Given task
Would you transcribe all of the data exactly, down to the last character?

=== Provided entries ===

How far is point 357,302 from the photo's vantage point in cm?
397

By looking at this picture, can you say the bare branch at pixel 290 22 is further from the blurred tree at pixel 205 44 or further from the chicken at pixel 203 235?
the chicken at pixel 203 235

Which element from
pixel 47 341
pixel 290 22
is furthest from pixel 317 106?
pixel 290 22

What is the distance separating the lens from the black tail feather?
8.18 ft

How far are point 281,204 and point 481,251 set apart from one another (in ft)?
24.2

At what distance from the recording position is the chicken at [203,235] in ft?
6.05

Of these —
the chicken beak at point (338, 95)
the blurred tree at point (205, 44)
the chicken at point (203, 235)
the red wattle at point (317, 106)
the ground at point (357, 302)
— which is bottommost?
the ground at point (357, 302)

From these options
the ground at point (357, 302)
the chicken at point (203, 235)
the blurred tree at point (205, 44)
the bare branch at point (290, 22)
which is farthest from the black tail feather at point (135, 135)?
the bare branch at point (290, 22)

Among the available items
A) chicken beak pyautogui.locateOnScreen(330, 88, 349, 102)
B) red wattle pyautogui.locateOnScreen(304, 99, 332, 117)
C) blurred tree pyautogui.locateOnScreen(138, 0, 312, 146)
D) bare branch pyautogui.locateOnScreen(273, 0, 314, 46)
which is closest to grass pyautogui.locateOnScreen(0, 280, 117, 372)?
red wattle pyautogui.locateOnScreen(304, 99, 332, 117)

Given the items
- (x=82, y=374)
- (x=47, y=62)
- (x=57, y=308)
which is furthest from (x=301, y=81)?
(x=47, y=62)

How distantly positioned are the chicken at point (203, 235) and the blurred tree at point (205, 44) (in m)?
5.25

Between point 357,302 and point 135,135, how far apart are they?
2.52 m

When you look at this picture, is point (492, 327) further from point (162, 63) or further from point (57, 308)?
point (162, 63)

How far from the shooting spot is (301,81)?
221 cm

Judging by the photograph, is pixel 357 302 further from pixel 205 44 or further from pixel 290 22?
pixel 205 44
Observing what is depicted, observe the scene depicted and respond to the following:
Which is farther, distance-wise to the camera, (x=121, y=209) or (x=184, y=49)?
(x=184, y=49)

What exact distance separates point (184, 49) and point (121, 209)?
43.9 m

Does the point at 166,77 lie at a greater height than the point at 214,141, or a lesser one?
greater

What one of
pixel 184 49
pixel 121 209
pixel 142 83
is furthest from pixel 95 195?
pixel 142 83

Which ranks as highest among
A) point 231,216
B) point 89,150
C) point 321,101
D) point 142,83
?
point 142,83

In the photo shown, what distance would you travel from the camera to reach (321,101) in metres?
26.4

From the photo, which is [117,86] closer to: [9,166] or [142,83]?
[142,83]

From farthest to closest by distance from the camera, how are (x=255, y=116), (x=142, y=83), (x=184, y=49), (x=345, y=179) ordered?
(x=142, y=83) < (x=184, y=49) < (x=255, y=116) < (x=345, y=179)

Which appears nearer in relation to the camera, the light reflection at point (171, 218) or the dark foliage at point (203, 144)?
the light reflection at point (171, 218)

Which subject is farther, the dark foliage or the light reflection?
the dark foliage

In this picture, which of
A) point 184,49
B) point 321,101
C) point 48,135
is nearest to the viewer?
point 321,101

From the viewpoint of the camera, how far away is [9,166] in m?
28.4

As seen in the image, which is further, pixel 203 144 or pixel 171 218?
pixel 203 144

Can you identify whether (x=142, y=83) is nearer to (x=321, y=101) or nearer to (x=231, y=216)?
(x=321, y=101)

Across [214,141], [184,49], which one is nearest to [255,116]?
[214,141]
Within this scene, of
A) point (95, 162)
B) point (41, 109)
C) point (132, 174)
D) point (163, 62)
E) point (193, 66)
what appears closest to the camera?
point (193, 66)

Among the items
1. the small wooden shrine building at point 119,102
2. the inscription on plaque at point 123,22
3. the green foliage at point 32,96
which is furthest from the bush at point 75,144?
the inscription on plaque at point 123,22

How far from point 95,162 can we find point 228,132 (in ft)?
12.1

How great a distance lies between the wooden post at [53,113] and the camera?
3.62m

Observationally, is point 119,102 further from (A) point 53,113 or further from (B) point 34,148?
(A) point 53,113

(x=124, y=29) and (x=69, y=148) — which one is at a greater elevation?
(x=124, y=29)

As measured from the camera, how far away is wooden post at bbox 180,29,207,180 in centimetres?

===

Solution below
How far is point 357,302 from the photo's vantage point in cm?
397

By looking at this picture, can you say the bare branch at pixel 290 22 is further from the blurred tree at pixel 205 44 or further from the chicken at pixel 203 235?
the chicken at pixel 203 235

Which element from
pixel 47 341
pixel 290 22
is furthest from pixel 317 106?
pixel 290 22

What is the distance separating the lens from the black tail feather?
8.18 ft

How far are point 281,204 and point 481,251 set apart from one another (in ft)?
24.2

At what distance from the recording position is the chicken at [203,235] in ft?
6.05

Of these —
the chicken beak at point (338, 95)
the blurred tree at point (205, 44)
the chicken at point (203, 235)
the red wattle at point (317, 106)
the ground at point (357, 302)
— which is bottommost?
the ground at point (357, 302)

From these options
the ground at point (357, 302)
the chicken at point (203, 235)
the blurred tree at point (205, 44)
the bare branch at point (290, 22)
which is farthest from the black tail feather at point (135, 135)?
the bare branch at point (290, 22)

Among the available items
A) chicken beak pyautogui.locateOnScreen(330, 88, 349, 102)
B) red wattle pyautogui.locateOnScreen(304, 99, 332, 117)
C) blurred tree pyautogui.locateOnScreen(138, 0, 312, 146)
D) bare branch pyautogui.locateOnScreen(273, 0, 314, 46)
which is closest to grass pyautogui.locateOnScreen(0, 280, 117, 372)?
red wattle pyautogui.locateOnScreen(304, 99, 332, 117)

Given the items
- (x=82, y=374)
- (x=47, y=62)
- (x=57, y=308)
which is furthest from (x=301, y=81)?
(x=47, y=62)

How distantly positioned are the chicken at point (203, 235) and the blurred tree at point (205, 44) (in m)?
5.25

Between point 357,302 and point 135,135, how far apart are they?
2.52 m

When you look at this picture, is point (492, 327) further from point (162, 63) or further from point (57, 308)?
point (162, 63)

How far from the shooting spot is (301,81)?
221 cm

Judging by the photograph, is pixel 357 302 further from pixel 205 44 or further from pixel 290 22?
pixel 205 44
Observing what is depicted, observe the scene depicted and respond to the following:
Which is farther, distance-wise to the camera, (x=121, y=209) or (x=184, y=49)?
(x=184, y=49)

What exact distance separates point (184, 49) and point (121, 209)?
43.9 m

Does the point at 166,77 lie at a greater height than the point at 214,141, or a lesser one?
greater

What one of
pixel 184 49
pixel 121 209
pixel 142 83
is furthest from pixel 95 195?
pixel 142 83

Which ranks as highest among
A) point 231,216
B) point 89,150
C) point 321,101
D) point 142,83
?
point 142,83

In the photo shown, what distance would you travel from the camera to reach (321,101) in metres?
26.4

From the photo, which is [117,86] closer to: [9,166] or [142,83]?
[142,83]

From farthest to closest by distance from the camera, how are (x=255, y=116), (x=142, y=83), (x=184, y=49), (x=345, y=179) ordered?
(x=142, y=83) < (x=184, y=49) < (x=255, y=116) < (x=345, y=179)

Which appears nearer in relation to the camera, the light reflection at point (171, 218) or the dark foliage at point (203, 144)?
the light reflection at point (171, 218)

Which subject is farther, the dark foliage or the light reflection?
the dark foliage

In this picture, which of
A) point 184,49
B) point 321,101
C) point 48,135
is nearest to the viewer?
point 321,101

From the viewpoint of the camera, how far away is [9,166] in m?
28.4

As seen in the image, which is further, pixel 203 144 or pixel 171 218?
pixel 203 144

Can you identify whether (x=142, y=83) is nearer to (x=321, y=101) or nearer to (x=231, y=216)?
(x=321, y=101)

Across [214,141], [184,49], which one is nearest to [255,116]?
[214,141]
Within this scene, of
A) point (95, 162)
B) point (41, 109)
C) point (132, 174)
D) point (163, 62)
E) point (193, 66)
what appears closest to the camera?
point (193, 66)

Among the items
1. the small wooden shrine building at point 119,102
2. the inscription on plaque at point 123,22
3. the green foliage at point 32,96
which is furthest from the bush at point 75,144?
the inscription on plaque at point 123,22

How far from point 95,162 can we find point 228,132 (in ft)?
12.1

How great a distance lies between the wooden post at [53,113] and the camera?
3.62m

Observationally, is point 119,102 further from (A) point 53,113 or further from (B) point 34,148?
(A) point 53,113

(x=124, y=29) and (x=69, y=148) — which one is at a greater elevation?
(x=124, y=29)

As measured from the camera, how far away is wooden post at bbox 180,29,207,180 in centimetres?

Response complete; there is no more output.